If you can make your code work with @Attribute and @Element, then I'd recommend sticking to that, otherwise I'm happy to look into this in more details.

kneekey23 commented 3 years ago

@MaxDesiatov how can the property wrappers handle arbitrarily nested dictionaries that have attributes on them?

MaxDesiatov commented 3 years ago

Can you elaborate please? What XML are you trying to decode and how would you like your model types to look?

kneekey23 commented 3 years ago

In our codebase, we need to be able to write custom implementations for encode and decode. It does not compile when we try

import XMLCoder

public struct Book1 {
    @Attribute var attr: String?
    @Element   var foo: String?
}

extension Book1: Reflection, Codable{
    private enum CodingKeys: String, CodingKey {
        case attr = "testCustomKeyValue"
        case foo
    }

    public func encode(to: Encoder) throws {
        var container = to.container(keyedBy: CodingKeys.self)
        try container.encode(attr, forKey: .attr)
        try container.encode(foo, forKey: .foo)
    }

    public init(from decoder: Decoder) throws {
        let values = try decoder.container(keyedBy: CodingKeys.self)
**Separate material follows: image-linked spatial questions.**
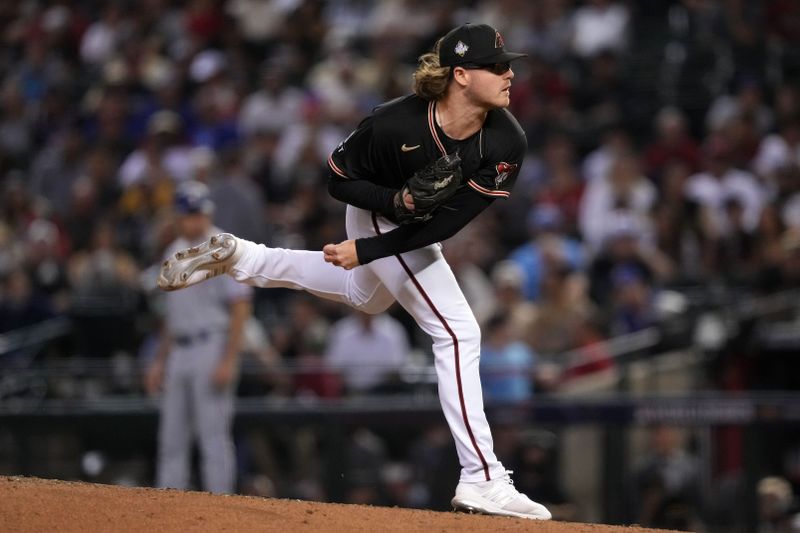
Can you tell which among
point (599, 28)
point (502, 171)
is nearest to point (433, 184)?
point (502, 171)

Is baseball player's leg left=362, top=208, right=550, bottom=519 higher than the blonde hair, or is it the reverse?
the blonde hair

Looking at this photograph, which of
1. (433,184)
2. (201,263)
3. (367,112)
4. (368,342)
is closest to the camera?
(433,184)

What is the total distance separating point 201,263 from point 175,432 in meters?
3.02

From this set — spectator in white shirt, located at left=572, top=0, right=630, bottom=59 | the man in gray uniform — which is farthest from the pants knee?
spectator in white shirt, located at left=572, top=0, right=630, bottom=59

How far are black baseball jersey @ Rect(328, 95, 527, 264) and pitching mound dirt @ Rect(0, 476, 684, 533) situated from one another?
3.39 feet

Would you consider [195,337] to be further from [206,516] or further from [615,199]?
[615,199]

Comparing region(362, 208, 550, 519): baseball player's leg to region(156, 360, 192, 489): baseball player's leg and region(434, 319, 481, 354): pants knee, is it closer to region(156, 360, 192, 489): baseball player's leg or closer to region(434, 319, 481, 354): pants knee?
region(434, 319, 481, 354): pants knee

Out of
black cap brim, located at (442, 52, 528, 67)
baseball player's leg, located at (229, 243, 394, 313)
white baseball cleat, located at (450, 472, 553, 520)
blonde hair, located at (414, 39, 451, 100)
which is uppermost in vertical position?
black cap brim, located at (442, 52, 528, 67)

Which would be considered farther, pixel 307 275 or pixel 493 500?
pixel 307 275

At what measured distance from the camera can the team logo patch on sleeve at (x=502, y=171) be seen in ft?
17.8

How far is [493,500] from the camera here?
218 inches

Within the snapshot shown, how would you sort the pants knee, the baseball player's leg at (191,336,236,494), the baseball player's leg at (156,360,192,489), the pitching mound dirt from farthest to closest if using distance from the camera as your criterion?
the baseball player's leg at (156,360,192,489), the baseball player's leg at (191,336,236,494), the pants knee, the pitching mound dirt

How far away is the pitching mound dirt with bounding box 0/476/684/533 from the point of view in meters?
5.12

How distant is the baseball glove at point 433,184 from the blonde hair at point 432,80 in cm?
32
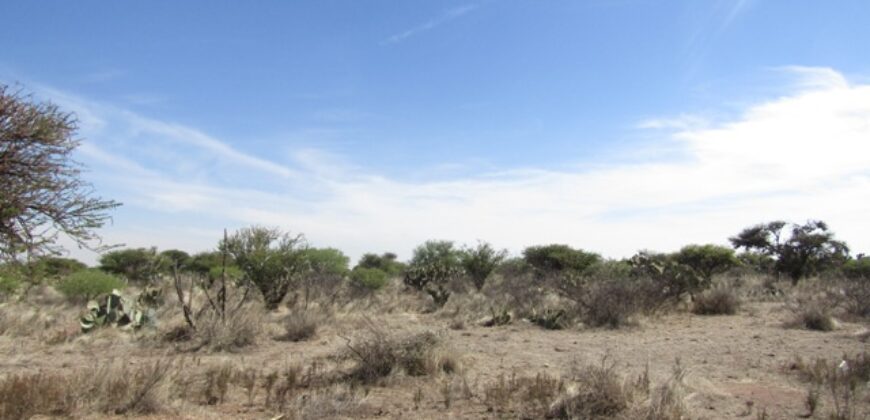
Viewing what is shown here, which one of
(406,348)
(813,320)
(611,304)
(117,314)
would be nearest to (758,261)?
(813,320)

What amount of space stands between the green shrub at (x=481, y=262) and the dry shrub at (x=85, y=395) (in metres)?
20.2

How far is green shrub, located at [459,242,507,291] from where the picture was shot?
1063 inches

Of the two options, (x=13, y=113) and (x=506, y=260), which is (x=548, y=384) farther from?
(x=506, y=260)

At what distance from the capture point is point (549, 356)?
10.2 metres

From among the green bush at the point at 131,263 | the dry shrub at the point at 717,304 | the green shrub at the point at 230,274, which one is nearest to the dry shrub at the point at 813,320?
the dry shrub at the point at 717,304

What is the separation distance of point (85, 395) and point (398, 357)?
3797 mm

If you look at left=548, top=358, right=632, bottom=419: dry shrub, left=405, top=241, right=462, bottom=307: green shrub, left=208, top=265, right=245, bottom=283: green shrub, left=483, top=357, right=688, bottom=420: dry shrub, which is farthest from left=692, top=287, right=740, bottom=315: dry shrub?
left=208, top=265, right=245, bottom=283: green shrub

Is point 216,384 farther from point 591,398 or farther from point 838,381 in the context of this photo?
point 838,381

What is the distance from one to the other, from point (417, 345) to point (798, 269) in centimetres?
2846

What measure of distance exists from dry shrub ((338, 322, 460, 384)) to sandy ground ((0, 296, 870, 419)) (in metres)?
0.28

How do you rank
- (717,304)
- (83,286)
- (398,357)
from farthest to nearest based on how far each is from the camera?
(83,286), (717,304), (398,357)

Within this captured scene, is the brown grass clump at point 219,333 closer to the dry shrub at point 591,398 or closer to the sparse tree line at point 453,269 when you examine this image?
the sparse tree line at point 453,269

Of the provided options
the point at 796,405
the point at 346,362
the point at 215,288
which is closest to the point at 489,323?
the point at 346,362

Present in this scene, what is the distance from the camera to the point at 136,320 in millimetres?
13039
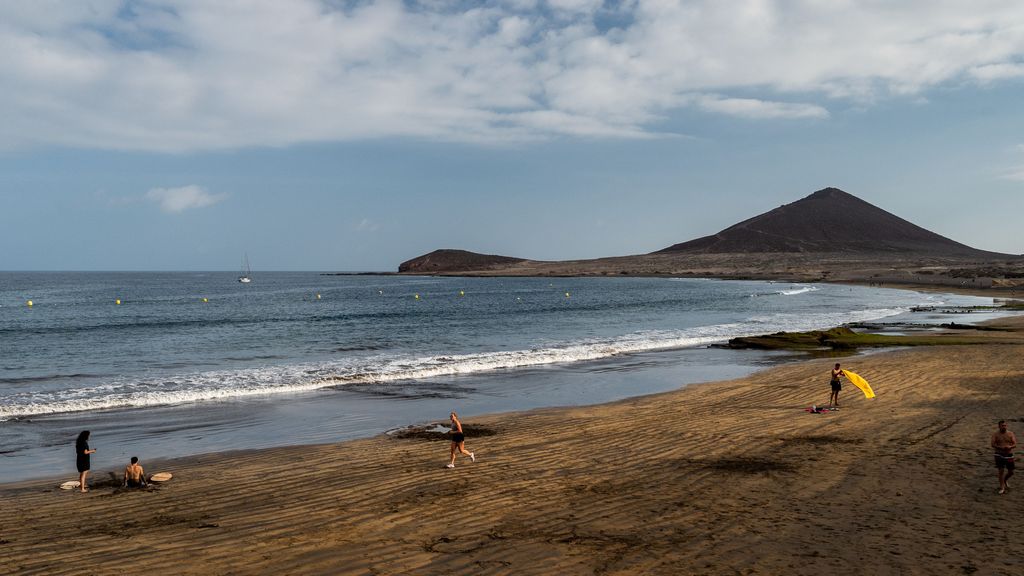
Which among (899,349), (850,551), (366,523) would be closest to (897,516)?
(850,551)

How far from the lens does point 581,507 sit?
10.1 m

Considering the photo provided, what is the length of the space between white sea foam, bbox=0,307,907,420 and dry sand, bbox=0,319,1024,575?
8858 mm

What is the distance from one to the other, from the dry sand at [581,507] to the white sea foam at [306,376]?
886cm

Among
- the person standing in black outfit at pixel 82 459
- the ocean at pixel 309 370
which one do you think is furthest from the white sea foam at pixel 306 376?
the person standing in black outfit at pixel 82 459

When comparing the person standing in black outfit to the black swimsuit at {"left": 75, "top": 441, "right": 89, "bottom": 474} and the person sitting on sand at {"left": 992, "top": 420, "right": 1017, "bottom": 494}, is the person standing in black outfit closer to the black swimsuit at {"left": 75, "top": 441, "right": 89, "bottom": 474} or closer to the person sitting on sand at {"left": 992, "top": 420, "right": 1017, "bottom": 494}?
the black swimsuit at {"left": 75, "top": 441, "right": 89, "bottom": 474}

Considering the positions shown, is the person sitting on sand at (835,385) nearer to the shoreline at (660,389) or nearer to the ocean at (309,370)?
the shoreline at (660,389)

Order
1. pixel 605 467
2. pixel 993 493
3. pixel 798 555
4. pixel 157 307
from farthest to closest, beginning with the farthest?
pixel 157 307, pixel 605 467, pixel 993 493, pixel 798 555

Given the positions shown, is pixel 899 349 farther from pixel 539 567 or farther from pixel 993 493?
pixel 539 567

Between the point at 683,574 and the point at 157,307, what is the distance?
7511 cm

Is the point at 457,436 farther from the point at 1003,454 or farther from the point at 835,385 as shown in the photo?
the point at 835,385

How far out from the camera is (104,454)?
14.7 metres

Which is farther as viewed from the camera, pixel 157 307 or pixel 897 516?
pixel 157 307

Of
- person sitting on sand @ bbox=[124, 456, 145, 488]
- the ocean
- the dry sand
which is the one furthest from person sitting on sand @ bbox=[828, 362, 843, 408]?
person sitting on sand @ bbox=[124, 456, 145, 488]

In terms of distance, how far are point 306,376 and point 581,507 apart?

        let attrDecoded = try values.decodeIfPresent(String.self, forKey: .attr)
        attr = attrDecoded
        let fooDecoded = try values.decodeIfPresent(String.self, forKey: .foo)
        foo = fooDecoded
    }
}

This code does not compile and we should be also able to set everything to nil if we wanted to in the decoder as well.

Screen Shot 2021-03-03 at 11 50 20 AM

We can do this with DynamicNodeEncoding just fine but not the new property wrappers. Please advise.

MaxDesiatov commented 3 years ago

Thanks for the detailed example! I'll need some time to have a closer look at this and come up with a solution. I don't have a good estimate for this right now, but I can say for sure that I won't deprecate anything until cases like this are covered and we have a clear migration path.